◆ **DOCUMENT TEXT**:
────
This week sees the release of a brand new album from 60s icon Scott Walker. And what a joy it is too with its instantly hummable tunes and striking yet subtle orchestration. It’s a return to his salad days and sure to be adored by anyone who loved his Walker Brother hits.
Well not quite. Bish Bosch is actually the third in Scott’s trilogy of albums which began with Tilt in the mid 90s and continued with The Drift a few years ago. It is unorthodox, unsettling, unpredictable, maybe even chaotic and in many ways stunning. Take the ‘single’ Epizootics which starts off with what sounds like a cow farting over a strange drum pattern in and it’s hook, for want of a better word, is strange fanfare over which Scott sings passionately. And that’s one of the more accessible tracks on it.
Oddly Bish Bosch does include a sleigh-bell infused Christmas track, but it shouldn’t dent Shane McGowan’s New York Christmas royalties cheque too greatly for The Day The Conducator Died (an Xmas Song) is a seven minute drone that focuses on the death of Romanian dictator Nicolau Ceausescu. It is a beautiful piece of music, but I doubt there is much karaoke mileage in it.
Like most other Scott Walker diehards I am utterly bemused by the album. In many ways I love it’s diversity and Scott’s sheer bloody mindedness in creating it, but I can’t help but wish that Scott would make an album a little more akin to the quintet of LPs that bore his name in the late 60s and early 70s. For Scott 1-4 along with the sadly neglected, even by Scott himself, Til The Band Comes In, contain some of the most passionate and majestic pop music ever written.
────
◆ **WORK INSTRUCTIONS**:
1. Please rewrite the paragraph of the Bish Bosch review that begins "Oddly Bish Bosch does include" more briefly, keeping its main facts.
2. Carry on the review of Scott Walker's Bish Bosch album from its final sentence.
The data that comes next is from a different source.

◆ **COLLECTED MATERIAL**:
────
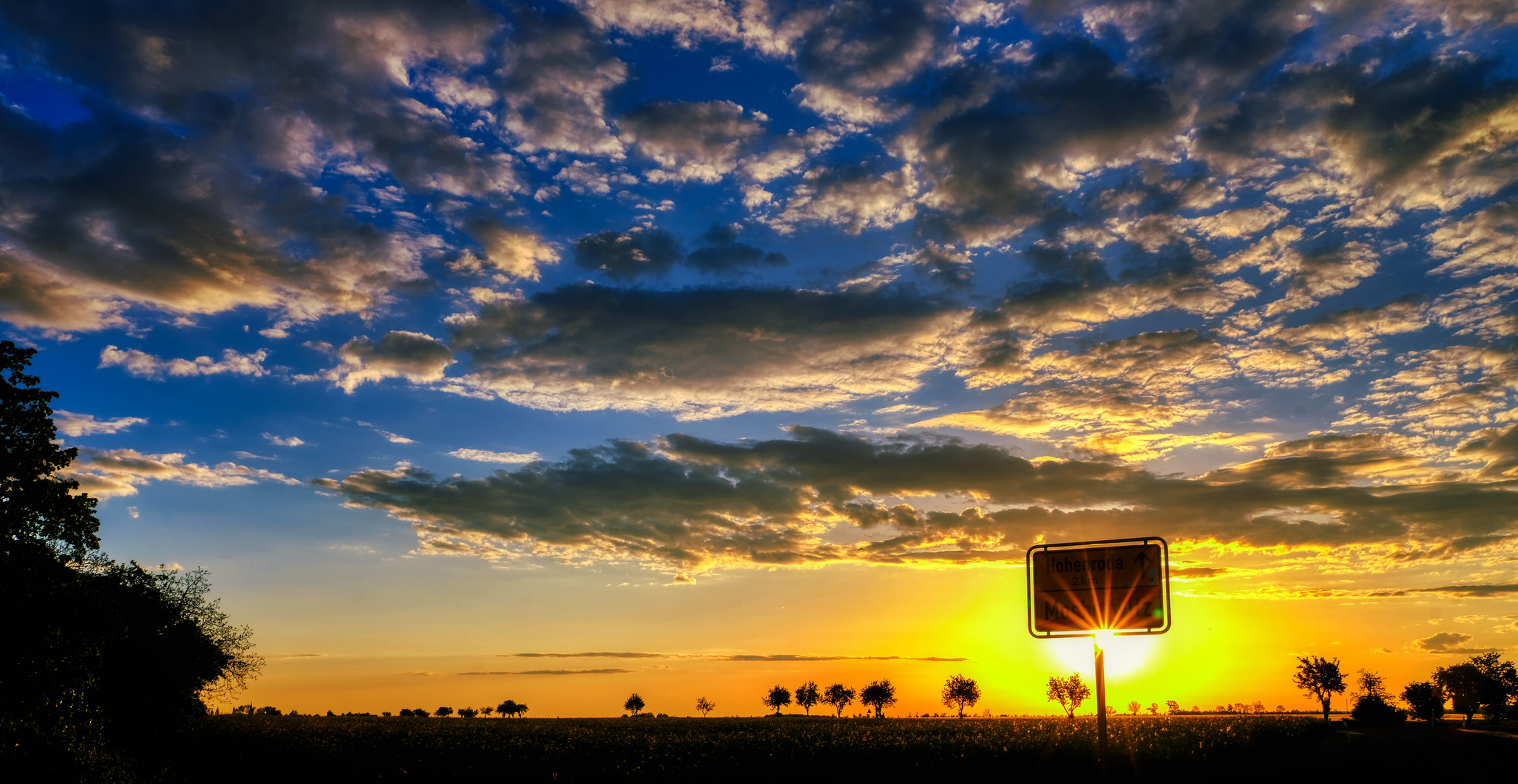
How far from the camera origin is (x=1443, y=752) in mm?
37219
────
◆ **EXPECTED RESPONSES**:
1. Bish Bosch includes a sleigh-bell Christmas track, The Day The Conducator Died (an Xmas Song). It is a seven-minute drone about the death of Romanian dictator Nicolau Ceausescu. The writer calls it beautiful but unlikely to threaten Shane McGowan's New York Christmas royalties or to work as karaoke.

2.
On those album the deep baritone singer, who could potentially have been the Sinatra of is generation had he stayed in the US, mixed his own stunning originals with covers of then little known continental artists like Jacques Brel and Michel Legrand. Scott’s voice is liquid gold, the orchestration courtesy of Wally Stott, is both dazzlingly inventive and beautifully subtle. And as for the melodies they swoop and soar before wrapping themselves around you,
For me though the main reason why Scott must just be pop’s ultimate thinking persons icon is that he was in many way so out of kilter with the time he lived. Although he was no stranger to the hip 60s clubs and was on good terms with the rest of British pop royalty Scott’s interest, passions and even the way he dressed made him stand out as a maverick, even then.
First up take the lyrics of his mid 60s hits. On thanks like Mrs Murphy and Montague Terrace In Blue Scott peers into the life of ordinary people in way that the recent new wave films – Saturday Night and Sunday Mon ring, Room At The Top, had a few years earlier. Very few others (ok Ray Davies) were writing in this way at the time.
Then when psychedelia hit and the Fabs and the Stones shared their worldwide messages of love, peace and optimism, Scott was singing songs about lonely men, evil dictators and the horrors of war – lyrics that were totally at odd with age.
And while San Francisco bands were pioneering a new kind of hip progressive rock music, Scott was rubbing shoulders with the squares featuring next to crooners like Val Doonican and family entertainers like Lulu on TV shows and singing the songs of MOR session hacks like like Tony Hatch.
He even looked different too. Not for Scott the Paisley and Kaftans that was de rigeur in the late 60s. Look instead at the cover of his Sings Songs From His TV Series album. Rather than hop aboard a fashion bandwagon Scott looked timelessly stylish in classic, shades, corduroy trousers, scarves and black jumpers. In many respects Scott was the James Dean of his era, an existential icon that seemed to be looking at the world in a different way to the rest of us.
Finally there is Scott’s huge influence. Bowie is obviously an enormous fan. And when Walker finally made a live appearance (of sorts) at the Barbican a few years back, British pop royalty, from Damon Albarn to Jarvis Cocker were queuing up to sing his songs.
So, I am voting Scott as pop’s ultimate icon. How about you?